You may have be wondering, but are hesitant to ask, what are my go-to tools and supplies when starting a furniture project. Wonder no more! I have selected the top ten furniture refinishing essentials that help me take a piece of furniture from drab to fab.
Here’s my list. Check it out… (in no particular order)
- Sandpaper & Sander
- Wood Filler
- Putty Knife
- Brushes & Rollers
- Topcoats – Wax & Poly
- Safety Equipment
- Cloth rags
- Cardboard – yes, you read it right!
You might be thinking, well duh…I knew you needed those things…but let’s take a closer look at them.
1. Sandpaper & Sander
For me, not any old sander will do. I prefer an orbital sander (though belt sanders
take it off quick when working on a heavy duty project!), particularly one with adjustable speed control. It allows you to better set and maintain speed to get that finish you’re looking for. My favorite so far is this Dewalt 5-Inch Orbit Sander
I also look for ease of use when it comes to wrist strain. My particular sander is a lighter model and allows you to adjust your hand to different positions when sanding. When working on piece after piece your hands and wrists take a beating – no carpel tunnel for me!
As for sandpaper, I typically have 3 different grits on hand. 80 grit
for bulldozing through a terrible finish or paint, 150 grit
for the in-between stage and getting out gouges and smoothing down edges, and 220 for the finish.
~ DISCLOSURE: This post contains Amazon affiliate links.

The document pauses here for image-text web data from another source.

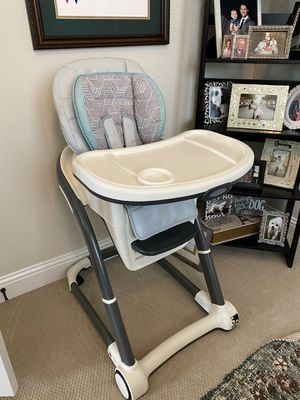 Graco 6 in 1 high chair (booster seat not included) for Sale in Frisco, TX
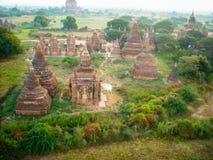 Au-dessus des temples de la Birmanie photographie stock libre de droits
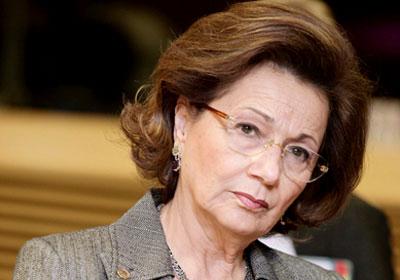 سوزان مبارك: ادعو الله أن يطيل في عمر زوجي، حتي يرى براءته من الاتهامات والأكاذيب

This means that I might make a few cents if you purchase an item I have recommended. Your price will still be the same, but the seller might pay me a tiny percentage.
The 220 grit
gives you the glass-like feel and is also useful for hitting the poly in between coats to promote adhesion. The first 3 levels of sandpaper are for my sander, but I also have varying grits for hand-sanding from 40 grit up to 400 grit.
2. Wood Filler
A furniture refinisher’s best friend! This stuff is like magic and can solve the most ugly of situations.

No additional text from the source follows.